Projetos como o PL 490 abalam a democracia brasileira?
Projetos como esse ferem profundamente a democracia. A Associação Juízas e Juízes para a Democracia nasceu em 1992, com o processo de redemocratização, logo depois da Constituição. Nós nos destinamos a reconstruir a democracia, começamos com a abertura democrática.
Nosso posicionamento é que não existe democracia sem direitos humanos, sem respeito aos direitos dos indígenas, sem meio ambiente. Os indígenas são considerados pelo mundo todo, pela ONU, como os guardiões das florestas, do meio ambiente, o povo que segura o céu.
Não existe democracia sem vida, não existe vida sem um meio ambiente respeitado, ou com um meio ambiente vilipendiado pelo agronegócio, pelas mineradoras.
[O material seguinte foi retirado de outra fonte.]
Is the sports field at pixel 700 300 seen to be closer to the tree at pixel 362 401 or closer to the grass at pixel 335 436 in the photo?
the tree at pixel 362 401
Quero chamar a atenção de novo para um fato: foi só acontecer o impeachment ilegal da presidente Dilma Rousseff que Michel Temer baixou um parecer pela AGU aplicando todas as condicionantes violadoras dos direitos ancestrais tradicionais dos indígenas. Então, a violação dos direitos dos povos indígenas tem direta relação com a violência à democracia que enfrentamos.
É nosso objetivo, nosso fim, defender a democracia, os direitos humanos, os povos indígenas.